Human waste and paper, and any odor, are flushed into the drainage through a hose measuring two centimetres in diameter and a maximum of eight metres in length. The hose can be connected to the drainage system via a relatively simple procedure. The toilet is priced at ¥398,000 without tax.
Yoshitomi learned about the difficulty of toilet support while seeing his grandfather receive nursing care. There were many problems, such as odor, disposal, discomfort of diapers and a feeling of shame.
Yoshitomi joined Toto in 2006 after studying control engineering as a student. He actively engaged in development work, aiming to make both caregivers and receivers feel at ease.

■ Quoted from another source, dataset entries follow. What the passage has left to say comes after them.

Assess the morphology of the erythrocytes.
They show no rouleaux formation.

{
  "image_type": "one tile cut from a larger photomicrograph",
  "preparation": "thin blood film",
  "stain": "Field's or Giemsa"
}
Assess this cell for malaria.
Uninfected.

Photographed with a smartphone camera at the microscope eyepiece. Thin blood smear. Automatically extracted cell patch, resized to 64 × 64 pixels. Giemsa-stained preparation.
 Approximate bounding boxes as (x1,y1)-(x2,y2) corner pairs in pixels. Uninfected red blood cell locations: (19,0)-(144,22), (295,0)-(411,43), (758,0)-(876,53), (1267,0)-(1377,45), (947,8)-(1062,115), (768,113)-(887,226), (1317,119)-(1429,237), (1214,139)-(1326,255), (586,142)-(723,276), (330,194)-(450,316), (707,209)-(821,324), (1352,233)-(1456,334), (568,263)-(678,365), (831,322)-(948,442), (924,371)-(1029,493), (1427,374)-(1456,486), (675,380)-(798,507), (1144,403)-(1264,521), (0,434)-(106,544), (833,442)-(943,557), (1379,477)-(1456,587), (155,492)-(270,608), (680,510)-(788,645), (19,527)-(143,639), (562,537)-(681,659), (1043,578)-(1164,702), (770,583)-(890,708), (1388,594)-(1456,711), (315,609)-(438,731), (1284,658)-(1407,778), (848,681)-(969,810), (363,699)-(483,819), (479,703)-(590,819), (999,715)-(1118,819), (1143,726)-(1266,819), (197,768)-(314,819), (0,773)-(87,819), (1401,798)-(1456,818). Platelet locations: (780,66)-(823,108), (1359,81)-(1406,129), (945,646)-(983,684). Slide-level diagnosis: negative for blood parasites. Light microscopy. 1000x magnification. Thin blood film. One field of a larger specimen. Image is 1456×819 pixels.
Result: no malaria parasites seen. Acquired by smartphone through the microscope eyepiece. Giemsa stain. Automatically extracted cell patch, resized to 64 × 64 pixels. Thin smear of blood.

Having matter break into pieces so that it can pass through the narrow hose proved necessary for realising a movable toilet system. During the first year and a half of his work, Yoshitomi investigated the hardness of his own solid waste by squeezing it in his hands and changing his meals on a daily basis. He was convinced that all human stools can be crushed into pieces using centrifugal force and water. Yoshitomi then developed a rotary crusher, taking cues from washing machines, and installed it on his toilet system.
Yoshitomi was moved to tears when he heard how happy a customer was.